L’université Laval et l’équipe du Trésor de la langue française au Québec (TLFQ) ont lancé à la fin du mois une nouvelle version, numérique cette fois, du «Dictionnaire historique du français québécois». Le DHRQ 2.0, comme ses artisans l’appellent, révise et enrichit de 150 nouvelles entrées la première édition, publiée sur papier uniquement en 1998, pour un total de 810 entrées au lancement de la version numérique. Un chiffre en constante augmentation.

Du moins relativement, car il n’y a eu, depuis la mise en ligne du DHRQ 2.0, qu’un seul ajout, avoue Robert Vézina en riant. Le directeur du TLFQ et professeur invité à l’Université Laval, qui codirige cette nouvelle mouture du dictionnaire, pèse ses mots – c’est peu de le dire – quand il dit que «c’est un long processus».

Chaque monographie de mot doit être révisée de façon méticuleuse avant de pouvoir être finalisée. «On retourne à chaque source sur toutes les citations qui sont faites dans une monographie pour s’assurer que la référence est bonne, que tout est transcrit correctement, explique l’universitaire. C’est donc quand même assez chronophage.»

En tête de liste des prochaines entrées: «blonde». Le terme est tant utilisé que M. Vézina s’étonne lui-même qu’il n’ait pas été intégré avant. Et — attention, divulgâchis — le terme vient… de France! Son usage est très ancien dans l’Hexagone, explique M. Vézina. «Vous aviez la chanson folklorique ‘Auprès de ma blonde’», mentionne-t-il.

Bien loin de conter fleurette, cette marche militaire, composée en 1704 par un lieutenant de la marine de Louis XIV, André Joubert du Collet, a traversé l’Atlantique à l’époque coloniale et son usage est resté dans la Nouvelle-France. Même si, précise le directeur du DHRQ, à l’époque, le terme désignait plutôt une maîtresse.

Vie et mort des mots

Les changements de sens, comme le changement non négligeable susmentionné, tiennent une place importante dans l’ouvrage numérique, tant ceux répertoriés déjà dans la première version que ceux venus entre les deux. «Il y a des mots qui se mettent à vieillir et à disparaître pour des raisons plus ou moins obscures, ça fait partie de l’histoire de toutes les langues depuis toujours. Les mots naissent et meurent. Dans certains cas, on peut comprendre pourquoi, d’autres fois pas du tout», raconte Robert Vézina.

La plus évidente des influences au Québec est bien sûr celle de la langue anglaise, intervenue selon le Pr Vézina dès la conquête anglaise de 1760. «Il y a des mots qu’on a pris tels quels, comme ‘sloche’, d’autres qu’on a pris par calque, qu’on a traduit directement ou fait des emprunts sémantiques, soit des mots tout à fait français, mais qui ont acquis un nouveau sens par influence de l’anglais», détaille-t-il.

Avant ça, nombreux ont été les emprunts aux langues autochtones. Certains sont restés et beaucoup de Québécois ne se doutent pas de l’origine de ces termes. Le linguiste évoque par exemple l’expression «c’est de valeur», au sens de «c’est dommage», qui est une traduction littérale d’une expression autochtone.

_Relevé des données_
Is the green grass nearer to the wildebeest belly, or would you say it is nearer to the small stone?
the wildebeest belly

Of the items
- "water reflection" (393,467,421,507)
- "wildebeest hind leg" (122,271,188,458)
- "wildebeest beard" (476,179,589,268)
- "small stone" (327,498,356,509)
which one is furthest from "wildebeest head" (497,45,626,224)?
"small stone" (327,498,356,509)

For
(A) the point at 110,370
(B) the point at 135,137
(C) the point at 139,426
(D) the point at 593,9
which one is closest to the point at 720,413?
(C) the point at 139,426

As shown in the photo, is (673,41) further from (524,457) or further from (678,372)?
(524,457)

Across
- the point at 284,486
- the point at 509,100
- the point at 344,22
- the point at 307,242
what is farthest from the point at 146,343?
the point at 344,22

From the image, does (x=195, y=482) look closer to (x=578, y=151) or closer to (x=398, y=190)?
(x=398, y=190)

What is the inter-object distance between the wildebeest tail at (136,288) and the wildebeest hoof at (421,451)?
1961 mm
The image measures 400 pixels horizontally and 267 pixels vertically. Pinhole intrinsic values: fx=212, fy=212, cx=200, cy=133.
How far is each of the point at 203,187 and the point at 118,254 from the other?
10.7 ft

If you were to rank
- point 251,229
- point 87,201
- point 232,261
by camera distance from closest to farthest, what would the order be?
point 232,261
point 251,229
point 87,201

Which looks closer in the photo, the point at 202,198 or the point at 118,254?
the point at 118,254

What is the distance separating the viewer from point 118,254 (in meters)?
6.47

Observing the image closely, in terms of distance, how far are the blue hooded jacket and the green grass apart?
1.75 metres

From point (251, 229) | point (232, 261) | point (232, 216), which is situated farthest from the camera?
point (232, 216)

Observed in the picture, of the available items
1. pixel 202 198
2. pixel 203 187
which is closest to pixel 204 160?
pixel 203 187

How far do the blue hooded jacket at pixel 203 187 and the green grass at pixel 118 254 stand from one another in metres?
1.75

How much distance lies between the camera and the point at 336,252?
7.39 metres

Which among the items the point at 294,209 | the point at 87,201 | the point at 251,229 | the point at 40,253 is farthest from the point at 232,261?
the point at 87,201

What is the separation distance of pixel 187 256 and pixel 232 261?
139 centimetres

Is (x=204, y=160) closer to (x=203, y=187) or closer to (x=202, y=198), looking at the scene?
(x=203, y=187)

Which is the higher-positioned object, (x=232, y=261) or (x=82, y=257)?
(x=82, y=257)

_Consignes_
A. Recopiez tel quel le passage des enregistrements qui s'ouvre sur la ligne contenant « The image measures » et se ferme sur la ligne contenant « 7.39 metres », ces deux lignes comprises.
B. Écrivez la suite de l'article sur le Dictionnaire historique du français québécois, en reprenant après sa dernière phrase.

_Réponses par consigne_
A.
The image measures 400 pixels horizontally and 267 pixels vertically. Pinhole intrinsic values: fx=212, fy=212, cx=200, cy=133.
How far is each of the point at 203,187 and the point at 118,254 from the other?
10.7 ft

If you were to rank
- point 251,229
- point 87,201
- point 232,261
by camera distance from closest to farthest, what would the order be?
point 232,261
point 251,229
point 87,201

Which looks closer in the photo, the point at 202,198 or the point at 118,254?
the point at 118,254

What is the distance separating the viewer from point 118,254 (in meters)?
6.47

Observing the image closely, in terms of distance, how far are the blue hooded jacket and the green grass apart?
1.75 metres

From point (251, 229) | point (232, 261) | point (232, 216), which is situated farthest from the camera?
point (232, 216)

Observed in the picture, of the available items
1. pixel 202 198
2. pixel 203 187
which is closest to pixel 204 160?
pixel 203 187

How far do the blue hooded jacket at pixel 203 187 and the green grass at pixel 118 254 stand from one another in metres?
1.75

How much distance lies between the camera and the point at 336,252?
7.39 metres

B.
Le néologisme à la conquête du dictionnaire

Depuis la première édition de 1998, de nombreux mots sont déjà considérés comme vieillis, car les nouvelles générations les emploient peu, tandis que les néologismes prennent une place de choix. Robert Vézina les affectionne particulièrement, car ils sont la preuve de «la créativité très active du français québécois actuel».

L’emblématique «divulgâcheur», dont le charme très québécois lui a permis de se faire une petite place sur les lèvres françaises, en est un exemple. Cependant le DHQF 2.0 réserve son lot de surprises même sur ce front. Le Pr Vézina fait s’écrouler un mythe: «le mot ‘courriel’ est fortement associé au français québécois. On a toujours lu partout que ça avait été créé au Québec, mais la plus ancienne attestation qu’on a trouvée montre qu’il vient de France, c’est un Français qui l’a d’abord proposé. Donc on pourrait dire que ce n’est même pas un québécisme», s’amuse-t-il.

Pourquoi le terme a eu plus de succès ici qu’en France est un autre mystère à résoudre, bien qu’il soit la raison de cette confusion largement répandue, même si l’équipe du TLFQ n’exclut pas tout à fait que le terme puisse avoir été créé aussi au Québec par la suite.

« C’est un mot très courant, tout le monde connaît ça, donc il fallait le traiter, insiste M. Vézina. On travaille beaucoup maintenant sur ces mots-là, que les gens connaissent. Ils s’attendent à trouver des réponses sur ces mots-là dans le dictionnaire.»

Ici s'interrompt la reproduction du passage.